I know we're a little bit over time. From Gail and Sean on partnership strategy. Any expected guidance for a potential clinical opt-in from partners? Will we receive an update on this? Actually, Ben, do you wanna share on that one?

Ben Taylor
CFO, Recursion Pharmaceuticals

Sure. Happy to. As we continue to advance the programs along with Sanofi and begin to move different programs from Roche into the design phase, we absolutely expect to see some of those 5 programs that have hit their early discovery milestones move into the opt-in, and we're working very closely with Sanofi to make that happen as quickly as possible. I think there's also a broader point that's really important around the partnerships. If you take a step back, we get a lot of questions on what's our partnership strategy, where do we plan to go in the future. If you take a step back to what we do, part of our mandate is how do you create a risk-diversified model for being able to be an investor in the biotech space?

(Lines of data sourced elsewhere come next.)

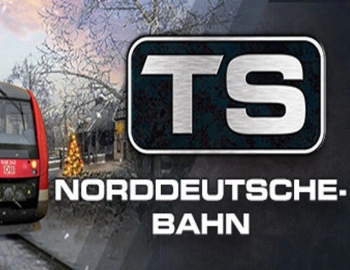 Дополнение к игре для ПК Dovetail Train Simulator: Norddeutsche-Bahn Kiel - Lubeck R (6+)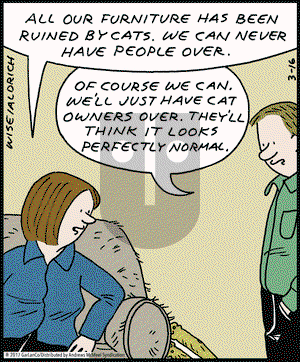 Real Life Adventures on Thursday March 16, 2017 Comic Strip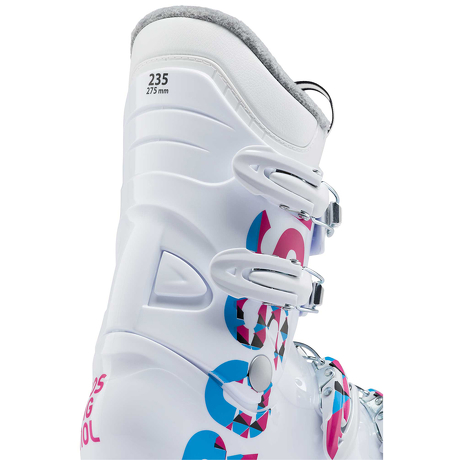 Buty narciarskie Rossignol FUN GIRL J4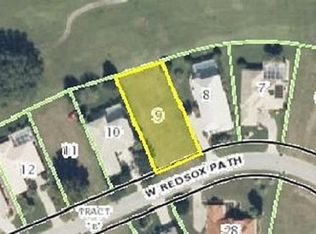 245 W Redsox Path, Hernando, FL 34442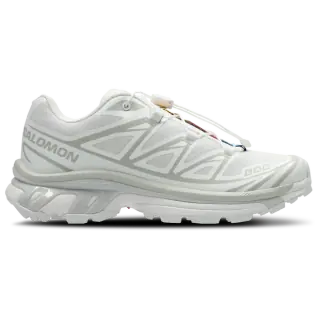 Salomon XT-6 Uomo - Sneakers Bianco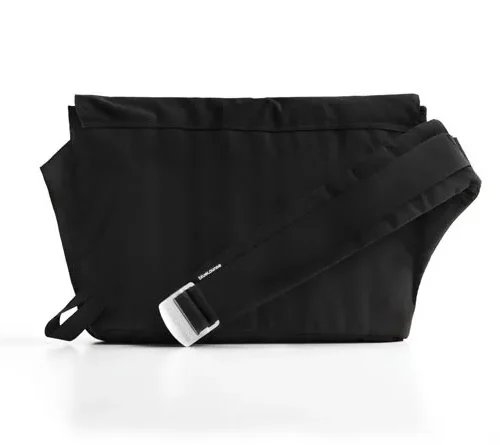 BlueLounge Messenger bag Macbook Pro Лаптоп 11-15 черен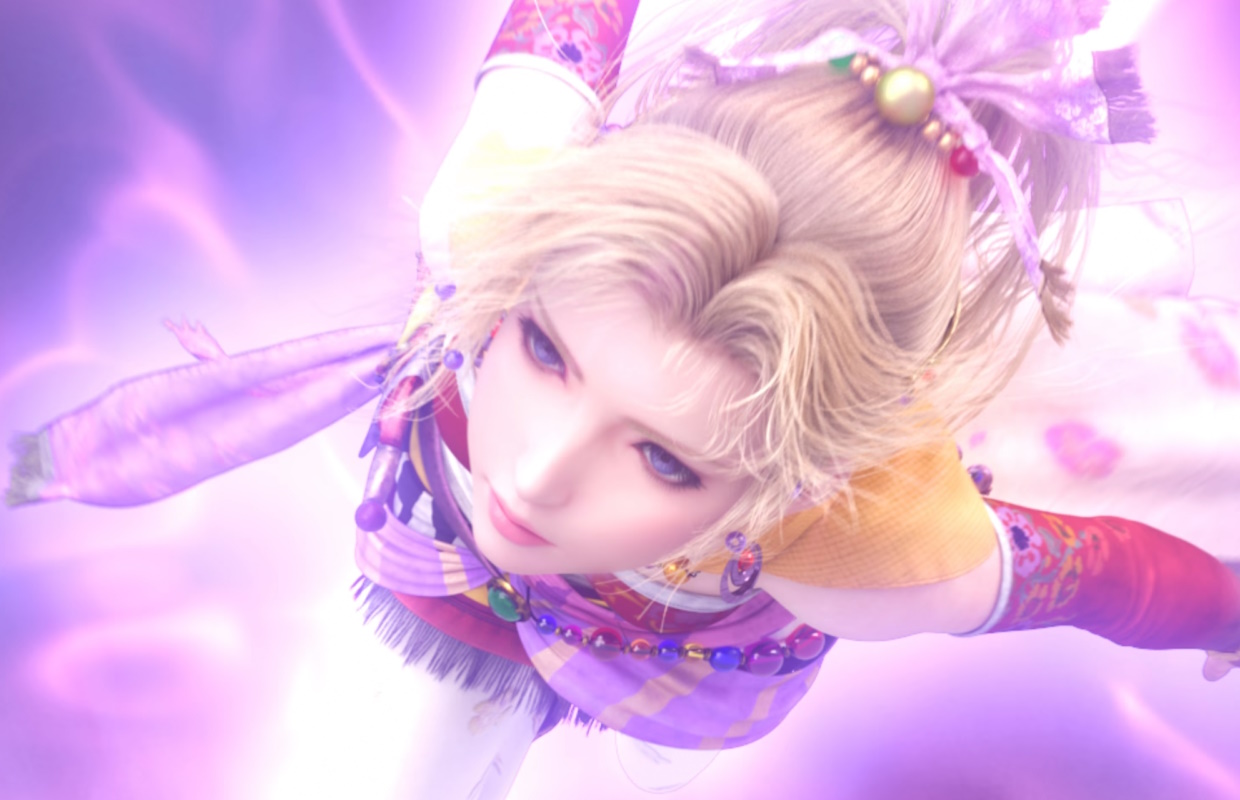 Final Fantasy Resonance DLC Guide – Digital Deluxe Edition, Pre-Order Bonus, Upgrading, Accessing DLC, & More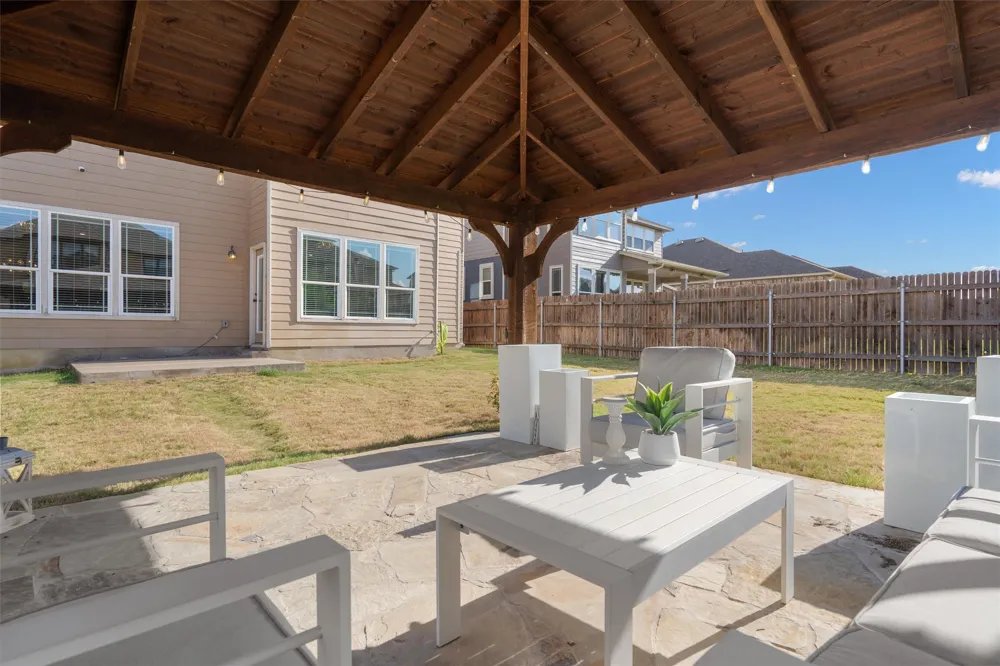 310 White River Drive Georgetown, TX 78626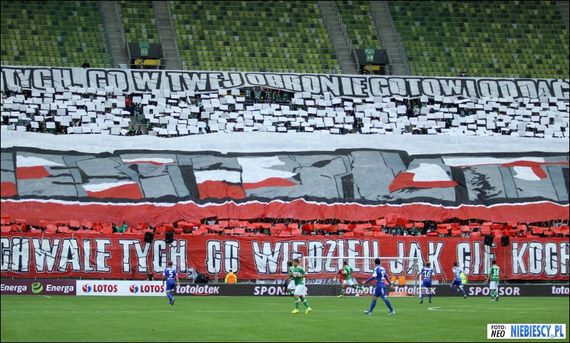 Lechia Gdansk vs Ruch Chorzow (3-3) (6)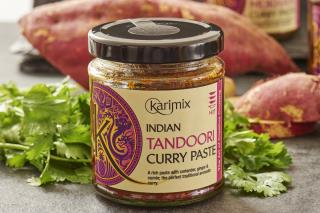 Tandoori Curry Paste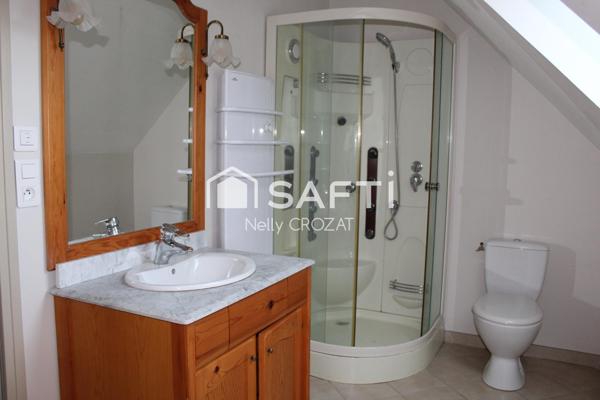 20 mn SOISSONS / CHATEAU - THIERRY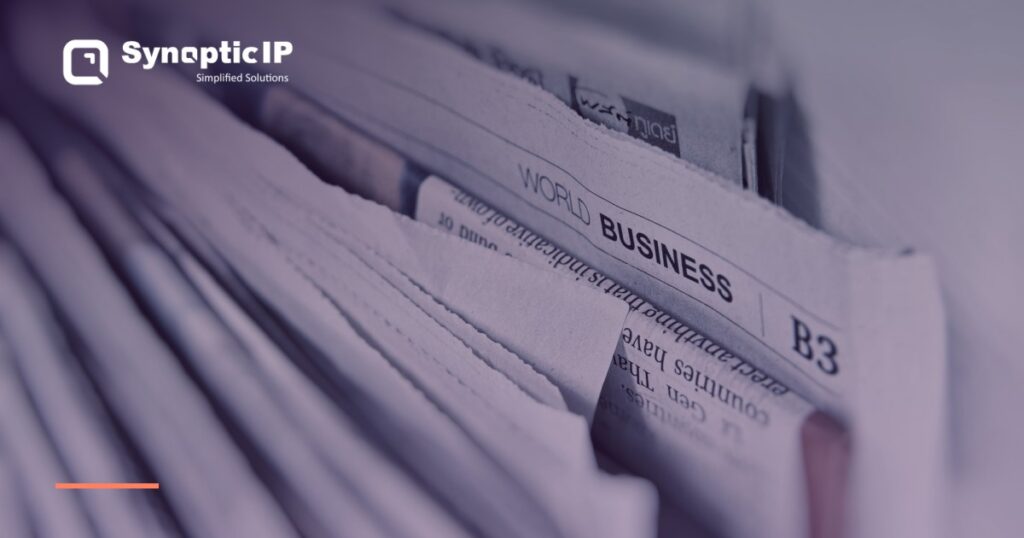 Patent News Roundup: Week to 20 October 2026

We obviously have transformative potential medicines that are coming up through our internal pipeline, but you also have to look at our partnership business and see how we've been able to advance programs and do it in a capital-efficient way and really diversify that risk and diversify what the long-term benefits of that are. We will absolutely continue to drive that partnership forward along with our internal pipeline, and we'll balance out how we're getting the upfront payments while also still maintaining a lot of that downstream economics.

Najat Khan
CEO and President, Recursion Pharmaceuticals

Suffice to say, Gail and Sean, we're working actively on this, and of course, we'll share updates in the next 12 months. Last question. You've generated over $500 million in partner-related payments to date. How should we think about the forward trajectory of platform monetization, particularly the balance between near-term milestones and retaining long-term economics and wholly-owned programs? I think it's very similar to what Ben said. You know, our platform is focused on generating better products. That's what we focus on, whether we do it internally or with partners. You know, we create optionality in terms of our wholly-owned programs. Some of the programs, you know, again, we're data-driven in our approaches in terms of could be wholly owned, could be partnered, could be out-licensed, and same goes for some of our partnered program as well.

You know, with that, I'll just close by saying thank you so much for your time and attention. Thank you for all of the questions. We have a lot of momentum, a lot of important work ahead, and we continue to move that forward and excited to share more updates in the coming months and years as well. Thank you again.